Required tasks »
1. Which years does the McCarthy profile mention?
2. Carry the McCarthy profile on from its final sentence.
======== Text provided ========
It was a humble beginning for what was to come in this tenacious reporter’s constant search for justice on behalf of the victims of sexual abuse by Catholic clergy in the Hunter region of NSW, which led to an inquiry and a Royal Commission ordered by the then Prime Minister, Julia Gillard.

The eldest of 11 children in a large Catholic family from the Central Coast – “My parents were enthusiastic practitioners of the rhythm method,” she says wryly – she completed a Bachelor of Arts degree through the University of Newcastle’s Central Coast campus, and found the research skills she learned were invaluable when a random phone call in 2006 caused her to start researching troubling stories of historical child sexual abuse in the Hunter.

“It is a very complicated, legally challenging and emotionally demanding area,” McCarthy says. In 2012 she won the Graham Perkin Australian Journalist of the Year Award, and in 2013 a Gold Walkley for her body of work for The Newcastle Herald, the regional newspaper she worked for between 2002 and 2020. As well, she won the Gold Kennedy Award for NSW Journalist of the Year and the Sir Owen Dixon Chambers Law Reporting of the Year Award. During her 18 years with The Newcastle Herald, McCarthy wrote more than 1,000 articles on Catholic Church child sex abuse cases under her headline “Shine the Light”. In 2015 she was awarded an honorary doctorate from the University of Newcastle, and in 2022 she received an Order of Australia. 

McCarthy has always had a clear and unwavering focus. “I seem to have gravitated towards investigating failed systems and failed institutions,” she says, “particularly where women and children pay the price.”
======== Record excerpts ========
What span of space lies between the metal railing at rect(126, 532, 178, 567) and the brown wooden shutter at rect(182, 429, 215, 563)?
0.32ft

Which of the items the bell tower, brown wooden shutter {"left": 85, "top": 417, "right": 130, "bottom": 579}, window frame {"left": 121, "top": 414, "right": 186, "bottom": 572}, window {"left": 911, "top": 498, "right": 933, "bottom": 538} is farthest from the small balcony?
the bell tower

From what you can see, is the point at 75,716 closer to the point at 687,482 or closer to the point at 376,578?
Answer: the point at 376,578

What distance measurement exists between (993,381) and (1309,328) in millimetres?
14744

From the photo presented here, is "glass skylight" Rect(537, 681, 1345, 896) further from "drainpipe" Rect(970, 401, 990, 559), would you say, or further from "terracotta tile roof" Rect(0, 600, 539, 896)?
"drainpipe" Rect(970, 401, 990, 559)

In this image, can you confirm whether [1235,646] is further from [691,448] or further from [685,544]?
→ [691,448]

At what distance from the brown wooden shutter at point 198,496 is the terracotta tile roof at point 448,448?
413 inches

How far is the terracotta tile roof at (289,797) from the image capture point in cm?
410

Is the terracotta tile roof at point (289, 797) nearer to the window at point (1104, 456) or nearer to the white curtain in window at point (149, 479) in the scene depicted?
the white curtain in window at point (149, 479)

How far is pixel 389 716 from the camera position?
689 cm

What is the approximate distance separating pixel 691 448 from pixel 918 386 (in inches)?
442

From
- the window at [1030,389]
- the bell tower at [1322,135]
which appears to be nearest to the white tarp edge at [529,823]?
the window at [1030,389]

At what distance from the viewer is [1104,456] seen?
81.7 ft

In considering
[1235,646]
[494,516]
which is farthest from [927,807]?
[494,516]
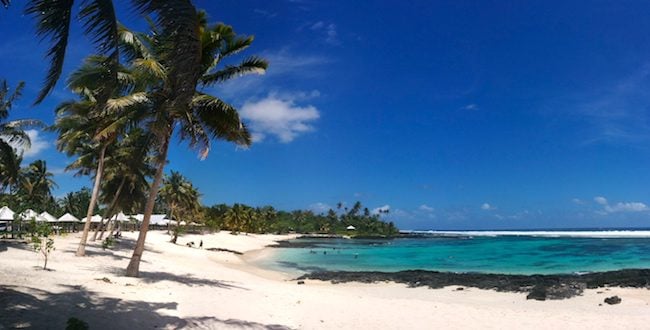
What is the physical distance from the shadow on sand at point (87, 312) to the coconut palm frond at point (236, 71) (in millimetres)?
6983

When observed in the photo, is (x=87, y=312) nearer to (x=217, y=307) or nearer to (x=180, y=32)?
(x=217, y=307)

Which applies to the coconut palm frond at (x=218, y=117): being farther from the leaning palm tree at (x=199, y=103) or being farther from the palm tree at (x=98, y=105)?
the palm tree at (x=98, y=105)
========
======== Record excerpts ========
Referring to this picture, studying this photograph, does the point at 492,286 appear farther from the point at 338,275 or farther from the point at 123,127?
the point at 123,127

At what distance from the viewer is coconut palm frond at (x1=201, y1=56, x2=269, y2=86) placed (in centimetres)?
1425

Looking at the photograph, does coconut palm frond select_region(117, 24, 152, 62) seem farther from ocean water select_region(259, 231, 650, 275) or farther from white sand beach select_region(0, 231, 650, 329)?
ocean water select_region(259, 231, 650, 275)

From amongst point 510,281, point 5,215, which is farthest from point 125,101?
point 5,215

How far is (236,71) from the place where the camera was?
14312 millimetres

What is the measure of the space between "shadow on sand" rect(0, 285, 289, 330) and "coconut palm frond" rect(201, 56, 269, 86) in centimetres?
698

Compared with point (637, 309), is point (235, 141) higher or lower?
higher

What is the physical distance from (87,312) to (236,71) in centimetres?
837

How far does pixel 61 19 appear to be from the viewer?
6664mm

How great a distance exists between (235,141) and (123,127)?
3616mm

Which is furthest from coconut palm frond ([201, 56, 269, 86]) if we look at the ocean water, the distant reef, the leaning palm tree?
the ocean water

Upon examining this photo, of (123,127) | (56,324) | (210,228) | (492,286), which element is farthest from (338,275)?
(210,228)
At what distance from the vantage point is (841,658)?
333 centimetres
========
======== Record excerpts ========
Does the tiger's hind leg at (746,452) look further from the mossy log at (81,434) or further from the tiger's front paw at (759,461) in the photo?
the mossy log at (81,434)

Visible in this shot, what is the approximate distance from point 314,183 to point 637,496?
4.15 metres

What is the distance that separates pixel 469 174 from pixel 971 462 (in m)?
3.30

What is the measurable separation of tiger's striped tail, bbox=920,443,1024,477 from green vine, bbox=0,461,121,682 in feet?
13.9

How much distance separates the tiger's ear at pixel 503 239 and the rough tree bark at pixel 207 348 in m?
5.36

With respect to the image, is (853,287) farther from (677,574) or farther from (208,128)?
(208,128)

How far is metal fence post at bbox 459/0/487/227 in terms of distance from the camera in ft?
========
Responses to the tasks »
1. 2002, 2006, 2012, 2013, 2015, 2020, 2022

2.
In 2017 she received the inaugural Walkley Public Service Journalism award for three years of work investigating the pelvic mesh scandal and the health system’s failure to protect women from being used as, she says, “human guinea pigs”. The work included confirming Australia’s crucial early role in promoting pelvic mesh devices and the lack of transparency within the health system that led to catastrophic outcomes for many women. McCarthy’s work contributed to an Australian Senate inquiry into pelvic mesh devices and an apology to the women from the then Federal Health Minister Greg Hunt in 2018.

McCarthy believes her gender, age and career as a regional journalist were essential factors in her focus on the two issues. “I am a woman, born in 1960. I grew up in a society whose structures, systems and institutions were established by men over centuries, and where women’s voices were marginalised or not heard,” she says. “I was raised Catholic in an era and in an area where the church and its representatives were whispered about but not overtly challenged.”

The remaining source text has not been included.